Package 'GoFKernel' reference manual

Title:	Testing Goodness-of-Fit with the Kernel Density Estimator
Description:	Tests of goodness-of-fit based on a kernel smoothing of the data. References: Pavía (2015) <doi:10.18637/jss.v066.c01>.
Authors:	Jose M. Pavía [aut, cre]
Maintainer:	Jose M. Pavía <jose.m.pavia@uv.es>
License:	GPL
Version:	2.1-3
Built:	2025-03-06 06:58:17 UTC
Source:	CRAN

Testing Goodness-of-fit with the Kernel Density Estimator

Description

Tests of goodness-of-fit based on kernel smoothing of the data.

Details

Package:	GoFKernel
Depends:	R (>=2.17.3), `stats`, `KernSmooth` (>=2.23-8)
Type:	Package
Version:	2.1-1
Date:	2018-05-26
License:	GPL

The most important functions in GoFKernel are dgeometric.test and fan.test.

Author(s)

Jose M. Pavia

Maintainer: Jose M. Pavia <Jose.M.Pavia@uv.es>

References

Fan, Y (1994) "Testing the goodness-of-fit of a parametric density function by kernel method", Econometric Theory, 10, 316-356.

Li, O. and Racine, J.F. (2007) "Nonparametric Econometrics", Princeton University Press, New Jersey.

Pavia, JM (2015) "Testing Goodness-of-fit with the Kernel Density Estimator: GoFKernel", Journal of Statistical Software, Code Snippets, 66(1), 1–27.

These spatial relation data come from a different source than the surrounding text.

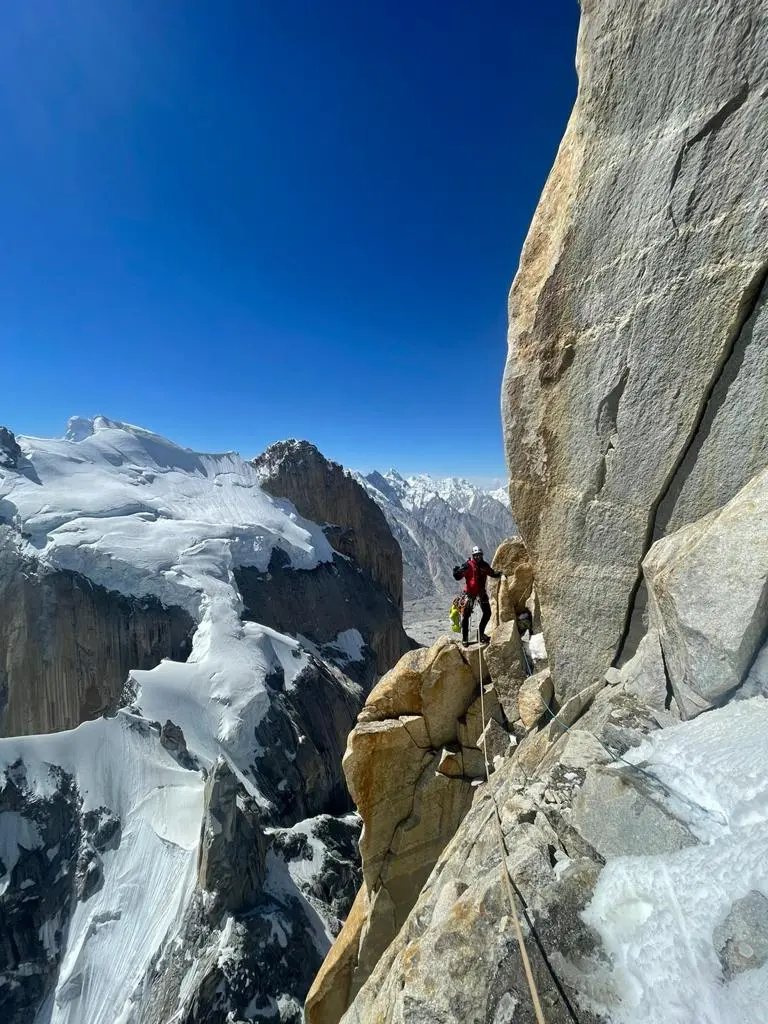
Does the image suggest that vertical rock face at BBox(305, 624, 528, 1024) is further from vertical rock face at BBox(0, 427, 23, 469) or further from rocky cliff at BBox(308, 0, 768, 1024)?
vertical rock face at BBox(0, 427, 23, 469)

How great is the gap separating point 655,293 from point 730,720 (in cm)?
543

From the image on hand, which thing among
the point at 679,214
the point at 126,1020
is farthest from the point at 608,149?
the point at 126,1020

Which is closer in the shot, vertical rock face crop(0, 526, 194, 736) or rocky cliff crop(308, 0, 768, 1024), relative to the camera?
rocky cliff crop(308, 0, 768, 1024)

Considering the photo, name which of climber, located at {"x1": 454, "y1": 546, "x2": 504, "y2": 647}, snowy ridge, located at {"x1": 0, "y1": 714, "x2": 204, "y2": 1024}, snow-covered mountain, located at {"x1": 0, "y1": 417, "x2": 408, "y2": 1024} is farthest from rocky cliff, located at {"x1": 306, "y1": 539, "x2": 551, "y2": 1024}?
snowy ridge, located at {"x1": 0, "y1": 714, "x2": 204, "y2": 1024}

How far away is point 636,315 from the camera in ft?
23.3

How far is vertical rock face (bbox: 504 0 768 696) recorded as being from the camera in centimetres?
601

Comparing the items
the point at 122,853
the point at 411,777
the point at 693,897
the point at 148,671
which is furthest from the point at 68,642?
the point at 693,897

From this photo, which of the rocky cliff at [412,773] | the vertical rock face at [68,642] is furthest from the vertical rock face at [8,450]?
the rocky cliff at [412,773]

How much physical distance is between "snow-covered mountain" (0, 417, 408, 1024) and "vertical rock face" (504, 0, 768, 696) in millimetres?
27457

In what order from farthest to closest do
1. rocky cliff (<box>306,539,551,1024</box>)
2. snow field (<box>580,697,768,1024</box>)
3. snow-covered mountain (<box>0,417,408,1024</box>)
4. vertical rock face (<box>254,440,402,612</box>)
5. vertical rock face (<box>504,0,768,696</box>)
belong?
→ vertical rock face (<box>254,440,402,612</box>)
snow-covered mountain (<box>0,417,408,1024</box>)
rocky cliff (<box>306,539,551,1024</box>)
vertical rock face (<box>504,0,768,696</box>)
snow field (<box>580,697,768,1024</box>)

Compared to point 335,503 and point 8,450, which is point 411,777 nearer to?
point 8,450

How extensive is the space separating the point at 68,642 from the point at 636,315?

Area between a Density Function and a Kernel Estimate

Description

The function area.between is an (internal) function of the GoFKernel package that calculates the area, in a given interval, between a theoretical density function and an empirical kernel estimate. area.between is called by dgeometric.test of the GoFKernel package.

Usage

area.between(f, kernel.density, lower = -Inf, upper = Inf)
area.between(f, kernel.density, lower = -Inf, upper = Inf)

Arguments

`f`	a density function.
`kernel.density`	an empirical kernel estimate, an object of the class `density`.
`lower`	lower limit of the support of f, default -Inf.
`upper`	upper limit of the support of f, default Inf.

Details

area.between is called by dgeometric.test and numerically calculates the area between the density function of the null hypothesis and the kernel density estimate of either the observed sample or a simulated sample from f.

Value

A number corresponding to the numerical value of the area between a density function and a kernel estimate.

Author(s)

Jose M. Pavia

Examples

## Unbounded example
x <- rnorm(100)
dx <- density(x)
area.between(dnorm, dx)

## Bounded example
x <- rbeta(100, 1.3, 2)
dx <- density.reflected(x, lower=0, upper=1)
area.between(dunif, dx)
## Unbounded example
x <- rnorm(100)
dx <- density(x)
area.between(dnorm, dx)

## Bounded example
x <- rbeta(100, 1.3, 2)
dx <- density.reflected(x, lower=0, upper=1)
area.between(dunif, dx)

Kernel Density Estimation with Reflection

Description

The function density.reflected computes kernel density estimates for univariate observations using reflection in the borders.

Usage

## S3 method for class 'reflected'
density(x, lower = -Inf, upper = Inf, weights= NULL, ...)
## S3 method for class 'reflected'
density(x, lower = -Inf, upper = Inf, weights= NULL, ...)

Arguments

`x`	a numeric vector of data from which the estimate is to be computed.
`lower`	the lower limit of the interval to which x is theoretically constrained, default -Inf.
`upper`	the upper limit of the interval to which x is theoretically constrained, default, Inf.
`weights`	numeric vector of non-negative observation weights, hence of same length as x. The default NULL is equivalent to weights = rep(1/length(x), length(x)).
`...`	further `density` arguments.

Details

density.reflected is called by dgeometric.test and computes the density kernel estimate of a univariate random sample x of a random variable defined in the interval (lower,upper) using the default options of density and reflection in the borders. This avoids the density kernel estimate being underestimated in the proximity of lower or upper. For unbounded variables, density.reflected generates the same output as density with its default options.

Value

An object of the class density with borders correction, whose underlying structure is a list containing the following components.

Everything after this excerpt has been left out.